Recopiez à l'identique les lignes des enregistrements, en commençant par celle qui contient « From the image, does » et en poursuivant jusqu'à la fin des enregistrements, la première et la dernière ligne comprises.

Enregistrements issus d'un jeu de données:
○ ○ ○ ○ ○

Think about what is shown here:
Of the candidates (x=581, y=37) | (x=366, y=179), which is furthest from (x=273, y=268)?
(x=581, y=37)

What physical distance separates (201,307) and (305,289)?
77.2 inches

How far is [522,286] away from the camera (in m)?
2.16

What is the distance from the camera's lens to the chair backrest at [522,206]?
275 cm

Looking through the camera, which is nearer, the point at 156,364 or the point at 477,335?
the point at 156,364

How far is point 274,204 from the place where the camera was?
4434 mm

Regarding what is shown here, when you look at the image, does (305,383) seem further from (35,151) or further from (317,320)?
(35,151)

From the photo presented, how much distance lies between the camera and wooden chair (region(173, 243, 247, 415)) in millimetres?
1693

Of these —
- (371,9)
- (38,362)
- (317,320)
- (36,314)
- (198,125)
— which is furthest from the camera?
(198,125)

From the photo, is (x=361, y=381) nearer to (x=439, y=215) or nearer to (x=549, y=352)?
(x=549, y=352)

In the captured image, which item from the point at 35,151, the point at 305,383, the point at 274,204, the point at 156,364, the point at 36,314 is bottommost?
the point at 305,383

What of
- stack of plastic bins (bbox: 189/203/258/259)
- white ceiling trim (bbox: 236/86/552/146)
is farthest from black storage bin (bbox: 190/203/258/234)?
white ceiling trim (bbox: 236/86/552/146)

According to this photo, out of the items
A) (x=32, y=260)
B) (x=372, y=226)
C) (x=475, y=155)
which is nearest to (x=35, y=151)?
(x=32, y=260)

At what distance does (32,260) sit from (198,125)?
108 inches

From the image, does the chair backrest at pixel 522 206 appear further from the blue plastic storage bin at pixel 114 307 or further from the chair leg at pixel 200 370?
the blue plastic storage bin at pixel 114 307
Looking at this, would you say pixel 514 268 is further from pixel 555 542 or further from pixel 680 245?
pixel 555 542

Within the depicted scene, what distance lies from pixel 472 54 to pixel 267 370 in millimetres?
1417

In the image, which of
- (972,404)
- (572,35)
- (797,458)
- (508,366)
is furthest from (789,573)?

○ ○ ○ ○ ○

RÉPONSE À L'EXERCICE:
From the image, does the chair backrest at pixel 522 206 appear further from the blue plastic storage bin at pixel 114 307 or further from the chair leg at pixel 200 370?
the blue plastic storage bin at pixel 114 307
Looking at this, would you say pixel 514 268 is further from pixel 555 542 or further from pixel 680 245?
pixel 555 542

Within the depicted scene, what distance lies from pixel 472 54 to pixel 267 370 in millimetres?
1417

In the image, which of
- (972,404)
- (572,35)
- (797,458)
- (508,366)
is furthest from (789,573)?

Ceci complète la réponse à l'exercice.